Georgia Employee May Not Sue Employer for Negligent Denial of Medical Care Following Injury

A Georgia employee’s negligence claim against his employer for allegedly denying him access to medical care and insurance coverage following an injury in a vehicular crash is barred by the exclusive remedy provisions of the Georgia Workers’ Compensation Act, held a state appellate court [Savannah Hospitality Servs. v. Ma-010 Scriven, 2019 Ga. App. LEXIS 272 (May 23, 2019)]. Acknowledging the disagreement between the employee and employer as to whether the employee’s injuries sustained in the vehicle accident had occurred in the course and scope of the employment, the appellate court stressed that the real issue centered on the employer’s alleged conduct after the accident. If the employment contributes to aggravation of a pre-existing injury, it is still an accident under Georgia’s workers’ compensation law, and is compensable, thus triggering the exclusive remedy defense [see OCGA § 34-9-11(a)].

Background

The facts of the case were complex but, in essence, the employee, who served as a maintenance worker and airport shuttle driver, suffered injuries in a car accident when the vehicle he was driving was struck by another vehicle. The employee and his wife filed a civil complaint against multiple parties, including the employer, contending in relevant part that the employer was negligent in failing to provide him with access to medical insurance coverage after the accident, and that this failure exacerbated his injuries and led to his suffering multiple strokes.

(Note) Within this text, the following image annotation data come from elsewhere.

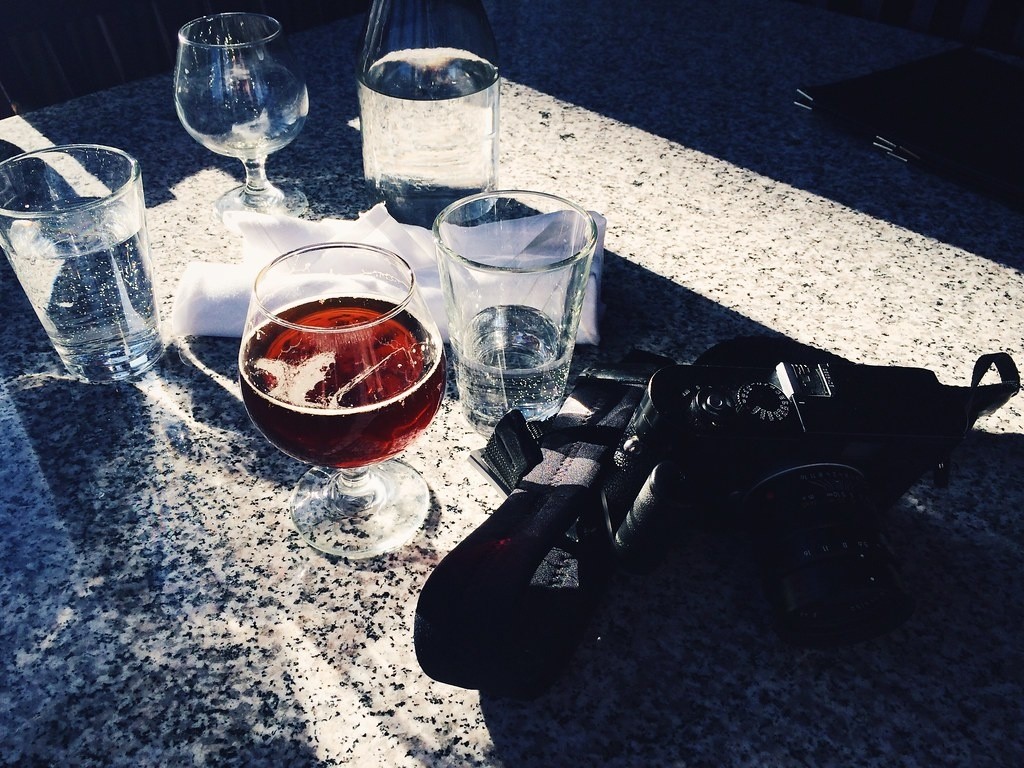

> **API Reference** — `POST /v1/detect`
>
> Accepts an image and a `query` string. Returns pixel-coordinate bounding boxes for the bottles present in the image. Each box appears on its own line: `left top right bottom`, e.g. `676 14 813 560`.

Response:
356 1 500 229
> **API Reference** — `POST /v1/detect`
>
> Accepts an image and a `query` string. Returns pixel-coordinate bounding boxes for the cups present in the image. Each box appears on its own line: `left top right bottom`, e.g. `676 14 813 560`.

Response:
1 144 165 385
434 191 598 436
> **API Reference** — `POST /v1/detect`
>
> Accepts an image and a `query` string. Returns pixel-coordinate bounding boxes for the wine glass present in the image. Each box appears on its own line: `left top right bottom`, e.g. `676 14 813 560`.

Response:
239 241 446 562
172 15 310 220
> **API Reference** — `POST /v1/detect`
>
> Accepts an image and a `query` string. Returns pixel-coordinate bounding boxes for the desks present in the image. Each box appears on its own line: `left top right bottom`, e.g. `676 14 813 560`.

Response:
0 0 1024 768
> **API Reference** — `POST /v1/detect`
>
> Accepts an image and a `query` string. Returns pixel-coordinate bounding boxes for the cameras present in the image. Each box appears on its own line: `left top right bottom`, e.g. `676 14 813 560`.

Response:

The employer moved to dismiss the cause of action on the ground that it was barred by the exclusive remedy provisions of the Georgia Act. The trial court refused to dismiss the claim and the employer appealed.

Exacerbation of Prior Injury is New Accident

The appellate court stressed that in order for a cause of action to be covered by the exclusivity provision, and for an injury to be compensable under the Act, the employee’s injury must (a) occur in the course of the employment, and (b) arise out of the employment. The court acknowledged that the parties disputed whether the employee was acting in the scope of the employment at the time he was injured in the auto accident. That was not, however, the salient issue.

Instead, the relevant event was the aggravation of those injuries by the employer’s alleged negligence in failing to provide access to medical insurance coverage when requested, and precluding the employee from seeking a professional medical opinion. The court observed that solid case law in Georgia supported the notion that aggravation by continued work of a previous injury was a new accident. Moreover, the negligence of delaying medical treatment thereby exacerbating a prior compensable injury was a form of accident covered by the Act. The court stressed that if the employment contributed to aggravation of a pre-existing injury, it was an accident under the state’s compensation law, and was compensable; it was not necessary that there be a specific job-connected incident which aggravates the previous injury.

Because there was undisputed evidence that the alleged injury arose out of and in the course of the employment, the Act applied, and the employee’s claims were barred. The trial court erred in failing to dismiss the claim.